Le chantier s’est caractérisé par des plannings très serrés et des cadences de coulage et d’opérations très importantes. En effet, les voiles de 12 m de haut ont été coulés sur 10 m de large, tous les jours pour un total de 480 m. Ce qui représente environ 23 m3 de béton par jour. Eiffage a divisé ses équipes en deux groupes : l’un décoffrait et coffrait les banches qui allaient faire un voile, l’autre finissait de coffrer et coulait dans les banches déjà prêtes. Les manipulations sur les voiles duraient ainsi de six à vingt heures, et ce, de janvier à fin mars. Dans une journée, une phase était de décoffrer, une autre de coffrer et une dernière de couler le béton. Sur le chantier, une équipe façonnait le ferraillage au jour le jour, pour que celui-ci soit ensuite mis en place à l’aide d’une grue, face à une banche. Des raidisseurs étaient positionnés en tête du ferraillage pour rigidifier le tout. Les voiles étaient maintenus provisoirement avec des étais tirants-poussants. Des banches Hussor en inox, de 2,80 par 2,40 m, ont été mobilisées pour l’occasion, celles-ci procurant une finition soignée. Quatre banches de ce type étaient alignées pour pouvoir couler les 10 m de large par jour. Comme les murs en béton devaient être parfaitement finis, Eiffage a débuté le coulage par la façade arrière, celle qui ne se voit pas, afin de roder les techniques et les équipes. La couleur du béton, la mise en place des ferraillages, etc. étaient complexes et ont demandé un certain temps d’adaptation. Les ferraillages étaient contenus dans des panneaux très fins de 20 cm, il fallait les positionner parfaitement pour ne pas les rendre apparents. Ceux-ci faisant 14 cm d’épaisseur, il ne restait que 3 cm d’enrobage de chaque côté.

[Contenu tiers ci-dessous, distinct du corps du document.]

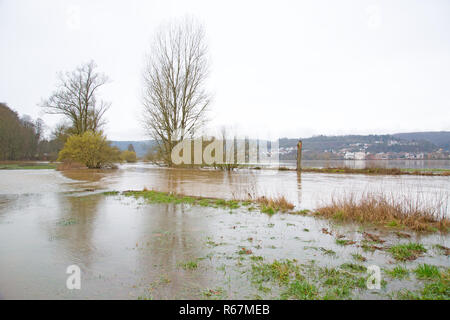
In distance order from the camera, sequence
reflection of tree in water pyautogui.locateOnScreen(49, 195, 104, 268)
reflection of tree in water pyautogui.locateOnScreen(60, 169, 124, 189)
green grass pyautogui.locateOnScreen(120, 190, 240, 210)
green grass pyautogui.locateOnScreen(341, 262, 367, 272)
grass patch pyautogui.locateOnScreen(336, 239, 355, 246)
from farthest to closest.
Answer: reflection of tree in water pyautogui.locateOnScreen(60, 169, 124, 189), green grass pyautogui.locateOnScreen(120, 190, 240, 210), grass patch pyautogui.locateOnScreen(336, 239, 355, 246), reflection of tree in water pyautogui.locateOnScreen(49, 195, 104, 268), green grass pyautogui.locateOnScreen(341, 262, 367, 272)

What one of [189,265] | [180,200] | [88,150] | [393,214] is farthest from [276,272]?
[88,150]

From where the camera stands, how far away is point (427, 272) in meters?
3.22

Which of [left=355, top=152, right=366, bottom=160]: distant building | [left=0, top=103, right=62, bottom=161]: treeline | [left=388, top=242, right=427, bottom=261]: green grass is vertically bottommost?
[left=388, top=242, right=427, bottom=261]: green grass

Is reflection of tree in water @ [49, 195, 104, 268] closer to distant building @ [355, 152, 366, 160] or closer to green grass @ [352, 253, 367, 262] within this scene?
green grass @ [352, 253, 367, 262]

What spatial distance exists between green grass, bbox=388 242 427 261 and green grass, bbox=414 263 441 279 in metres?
0.45

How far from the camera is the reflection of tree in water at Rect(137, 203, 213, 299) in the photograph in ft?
9.58

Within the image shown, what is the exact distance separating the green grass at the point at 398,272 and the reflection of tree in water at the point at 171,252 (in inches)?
91.6

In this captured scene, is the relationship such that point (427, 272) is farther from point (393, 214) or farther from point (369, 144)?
point (369, 144)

Ce qui explique la mise en place d’une vérification systématique des zones de croisement des ferraillages. Par ailleurs, l’entreprise Hussor est intervenue pour vérifier la pression contenue dans les banches, à l’aide de capteurs de pression, ce qui a permis à Eiffage de déterminer un temps de coulage type, suivant la longueur de la face et le volume de béton à utiliser. Les cadences de coulage ont été fixées sur cette base. Les évolutions de température ont parfois compliqué les opérations, le béton utilisé était fortement chargé en ciment et réagissait de ce fait aux variations de températures. En janvier, au début du coulage, des températures négatives ont été enregistrées.

Les équipes d’Unibéton étaient là tous les jours pour surveiller la manière dont le béton évoluait dans ces conditions : il a parfois fallu repousser le décoffrage d’une face, ce qui se faisait généralement au bout de 10 h de maturité, ou rajouter un peu d’eau ou de ciment aux formules de béton. Une résistance supérieure à 30 MPa avait été fixée par le BET de conception IEE.

La hauteur des murs a par ailleurs nécessité l’usage de cheminées de coulage (deux ou trois par trains de banches), des ancroboxs, afin d’acheminer le béton de manière uniforme tout le long de la hauteur et de la largeur de la face. Une petite partie des coulages s’est initialement faite à l’aide de grues et de bennes. Des pompes ont ensuite été utilisées, afin d’éviter les ségrégations que le premier procédé laissait parfois apparaître sur les faces. EIffage coulait tous les jours, l’entreprise faisait alors du pianotage, elle coulait une face, puis s’attelait à une voilure environ 10 m plus loin, pour ensuite revenir finir les portions manquantes. Des poteaux en béton autoplaçant gris de 8 m de haut et de 60 par 40 cm ont aussi été coulés derrière les voiles. Enfin, entre avril et mai, pour parfaire la finition du bâtiment, la fine pellicule de ciment formée en surface a été poncée, tandis qu’épaufrures et imperfections ont été corrigées à l’aide d’un mortier de reprise blanc classique et, en finition, par du ciment TX Arca.